L'antica Grecia è ricca di testimonianze di pratiche religiose e strutture votive, tra cui spiccano il bòthros, una particolare cavità utilizzata per sacrifici ctoni, e il grandioso Altare di Pergamo, emblema dell'arte ellenistica.
Il Bòthros: Una Cavità Sacrificale e Archeologica
Definizione e Funzione del Bòthros
Il termine bòthros indica una cavità, una buca o una fossa scavata nella pietra o nella terra. Secondo Omero (Odissea, X, 517-520) e le parole di Elettra (Coeph., 90-95; 164), il bòthros presso il sepolcro aveva lo scopo di far giungere al morto le libagioni. Luciano (De astrol., c. 24) ricorda come intorno al bòthros aperto da Odisseo si raccoglievano i morti desiderosi di bere il sangue degli animali sacrificati. Porfirio (Apud Euseb., Praep. ev., IV, cap. IX, 3) indica il bòthros, insieme con il mègaron e la taϕή (fossa), come la forma tipica di sacrificio per gli dèi sotterranei (ὑποχϑόιοι). Specifica inoltre che nel bòthros dovevano essere versati il sangue, il miele e il vino (Apud Euseb., cit., IV, cap. IX, 2).

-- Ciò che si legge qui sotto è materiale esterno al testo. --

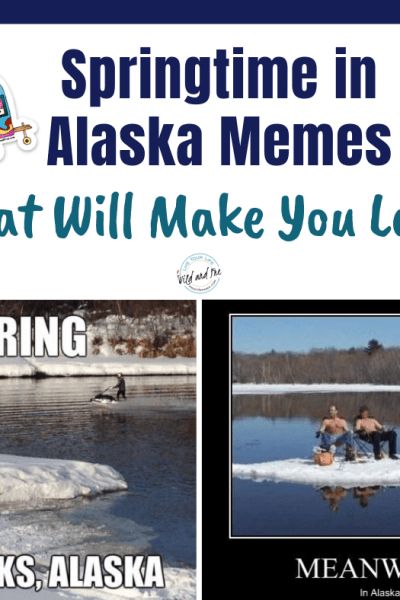 Springtime in Alaska Memes that will make you laugh out loud #alaskamemes #springmemes #memes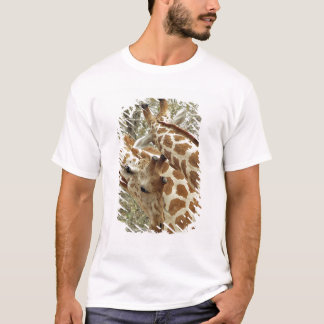 Niger, Koure, two Giraffes in bushes in the west T-Shirt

Distinzione del Bòthros da Eschàra e Mègaron
È difficile tuttavia distinguere l'eschàra, secondo Porfirio la forma tipica di sacrificio per gli dèi della terra (ctonî) e per gli eroi, dal bòthros, tanto che le eschàrai vengono spesso chiamate bòthroi (Schol. Eurip., Ph., 274: σκαπτή; Steph. Byz., pp. 191, 7, ed. Mein). Anche il termine mègaron, che in rapporto agli spiriti catactoni significa dimora, antro o sotterraneo, viene ad indicare una fossa sacrificale che conduce loro le offerte, confondendosi così con il bòthros.
Importanza Archeologica
Il bòthros è di fondamentale importanza per l'archeologia, poiché in esso si rinviene in stratificazione naturale e non alterata la testimonianza, soprattutto ceramica, dei periodi durante i quali rimase in uso. Questo fornisce una base cronologica preziosa per la vita di un santuario o di un determinato edificio.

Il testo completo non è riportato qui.